Щуплый-то щуплый, а дубовый стул крутит за переднюю ножку одной рукой. А если они с Гаем борются — кто чью ладонь прижмет к столу, — Гай давит на левую руку Толика двумя да еще пузом помогает, и никакого проку: Толик шевельнет рукой — и Гай весь припечатан к столешнице. А поглядишь — у Толика и мускулов-то вроде бы нет...
Мама сказала перед отъездом: «Толька, от тебя одни глаза остались. Вы там постарайтесь отдохнуть, ешьте как следует, фрукты покупайте...» — «Обязательно», — сказал Толик.
Первые вечера он приходил из лаборатории просто черный. Что-то не ладилось с этим ДЗД, какие-то неясности возникали в плане испытаний.
— Ты же говорил, что все отлажено, все в порядке, — сказал однажды Гай.

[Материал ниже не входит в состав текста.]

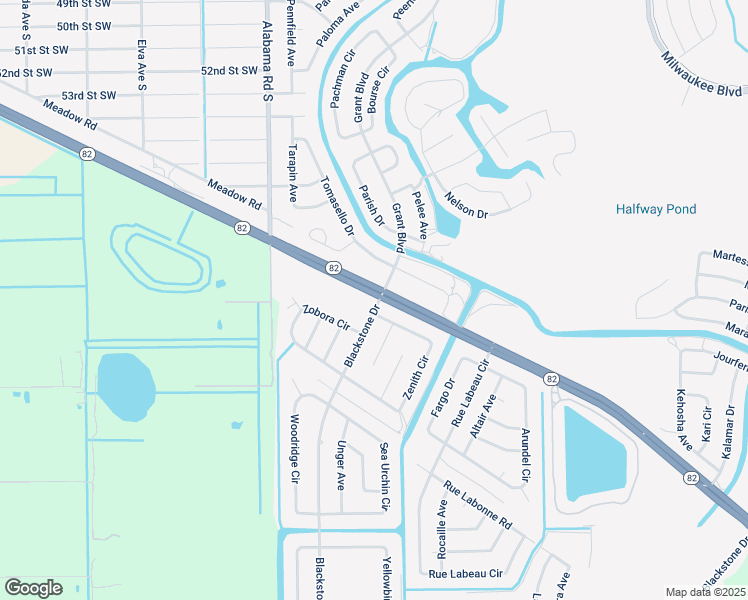 map of restaurants, bars, coffee shops, grocery stores, and more near 101 Grant Boulevard in Lehigh Acres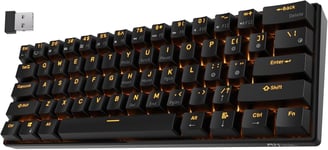 Royal Kludge Rk61 Clavier De Jeu Mecanique Sans Fil Bluetooth Multi-Device Led Sans Fil Noir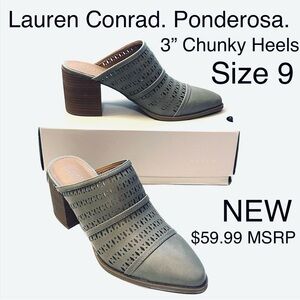 9M Block Chunky  Heels Mules Sandals Slip on Shoes Lauren Conrad Ponderosa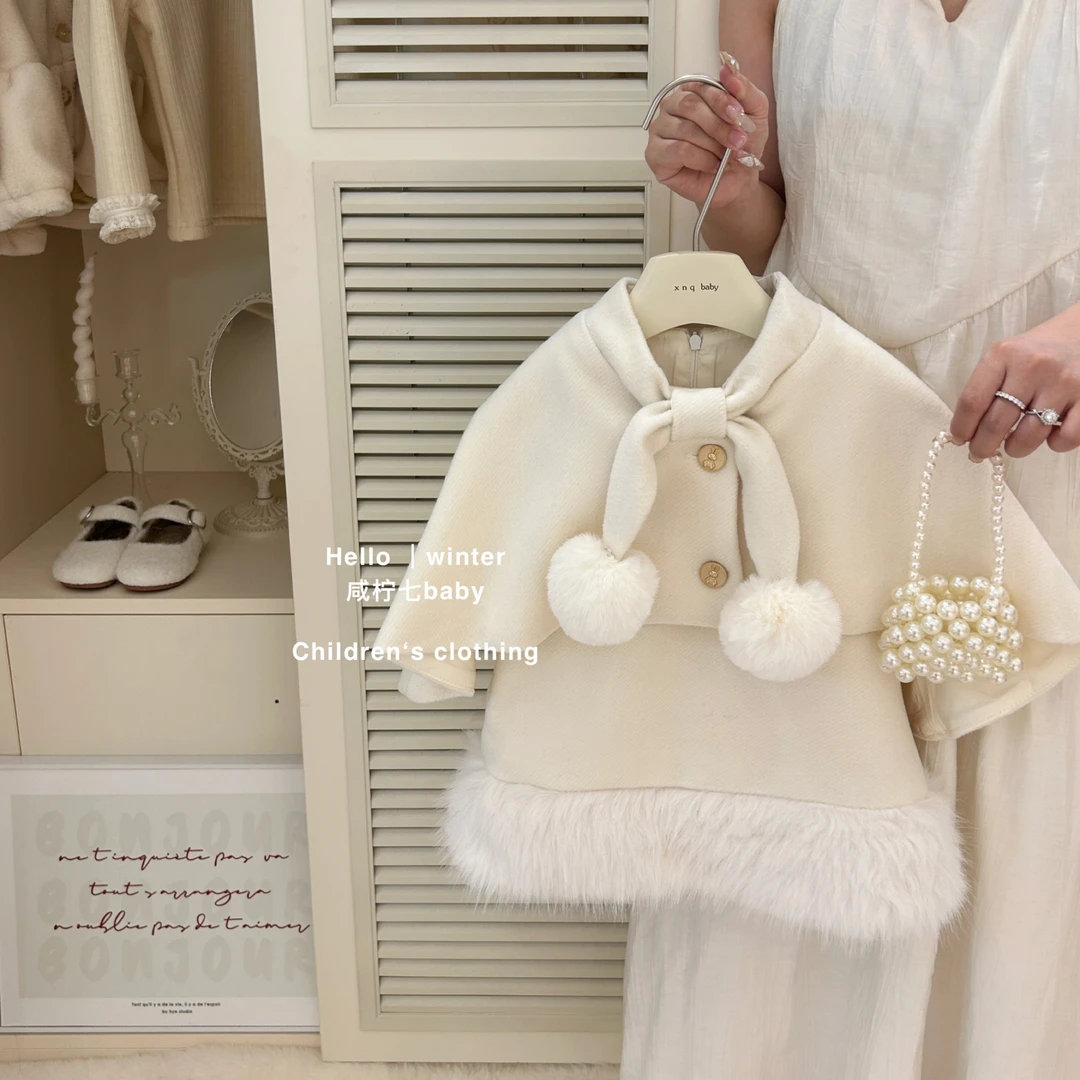 【现】留洋千金！女童冬季毛呢套装斗篷披风气质外套连衣裙两件套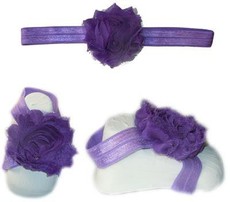 Baby Headbands Girl's Fine Flower Headband with matching Footies (Baby Bare Foot Sandals) - Purple (0 - 2 Years)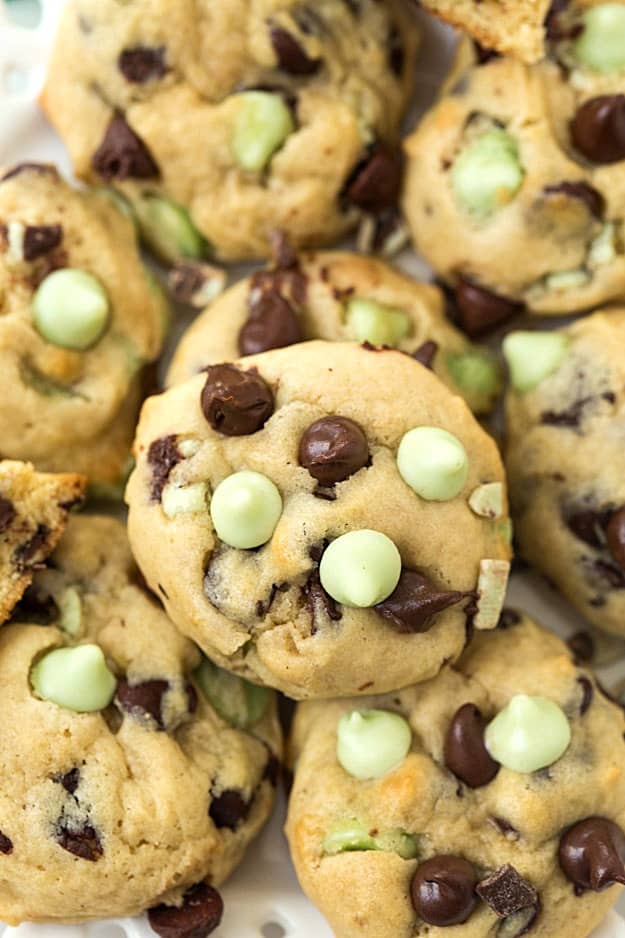 Mint Chocolate Chip Cookies - Bursting with flavor from the mint chocolate chips. Soft and chewy! VERY easy to make and the BEST cookies! Add these to your cookie baking list for Christmas or anytime of the year!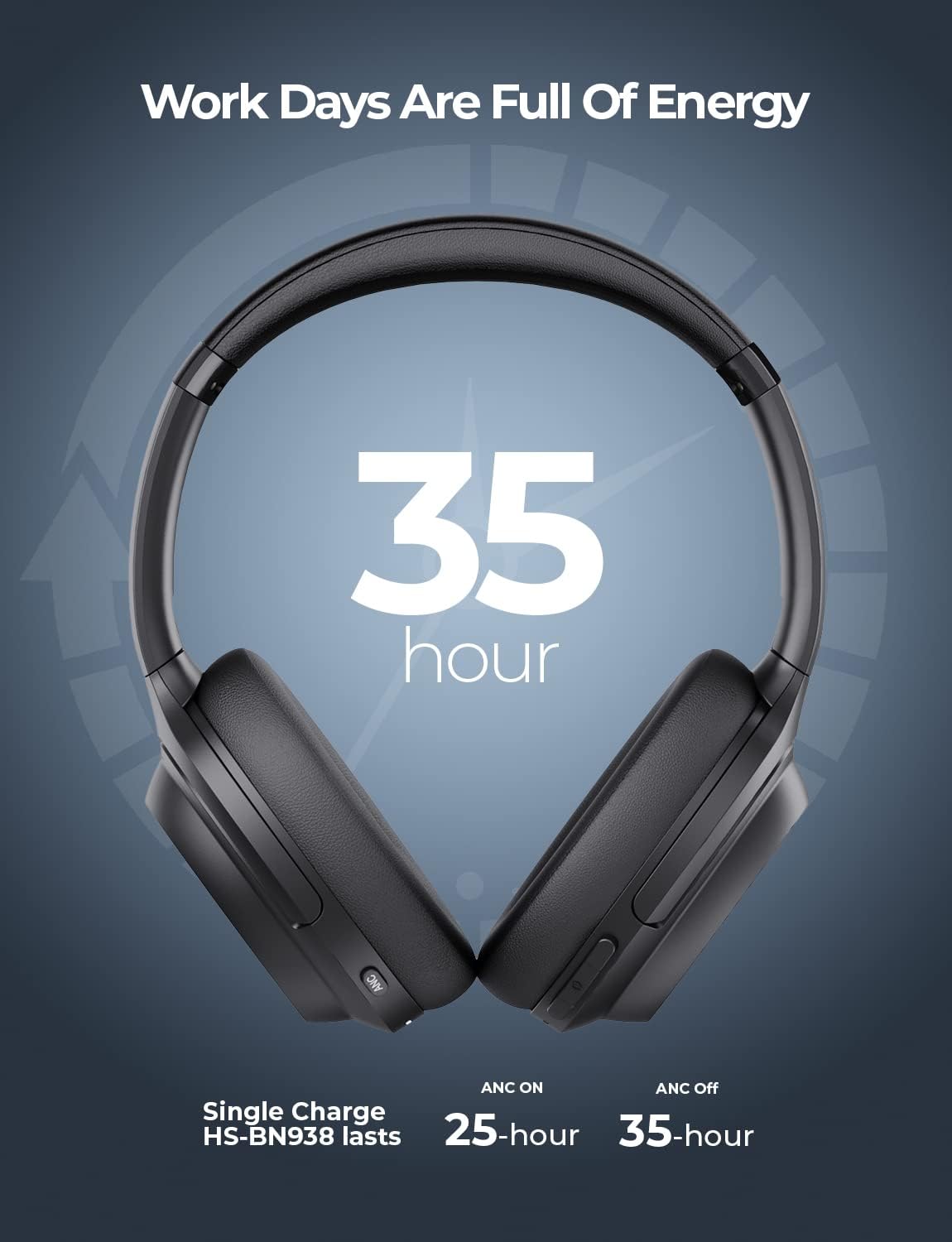 HONSENN Active Noise Cancelling Headphones with Ultra Long Range Lossless Bluetooth Headphones for Office, Travel, Gaming Easy to Switch Devices Works on PC, Notebook, Mobile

— Это у нас отлажено. А там... — Толик возвел глаза к потолку.
— В Москве? — понял Гай.
— Не все зависит от Москвы...
— А от кого?
Толик посмотрел на него без улыбки,
— От Байконура. Гай вытаращил глаза.
— Да? Ай, да ты смеешься...
— Отнюдь... — вздохнул Толик.
— А при чем тут ваши аппараты?
— Все связано. Это раньше мы были сами по себе, а теперь комплексная программа исследований.
— Секретная? — прошептал Гай.
— Не секретная... Но и не такая, чтобы идти на площадь, вставать у памятника Нахимову и громко вещать всем туристам...
— Я и не собираюсь, — обиделся Гай.
— Вот и молодец, — серьезно сказал Толик.
...В последние три дня он повеселел: дела наладились. Но все равно забот полно — руководитель конструкторско-исследовательской группы, или как там еще... В общем, командир, хотя и моложе всех. «Ох, несладко ему приходится. А тут еще я...» — не первый уже раз подумал Гай. И вздохнул:
— Ладно уж, не читай.
— Что «не читай»?
— Стихи. Которые обещал...
Толик отложил рубаху, сел рядом с Гаем.
— Я ведь понимаю, — сказал Гай. — Ты со мной и так замучился.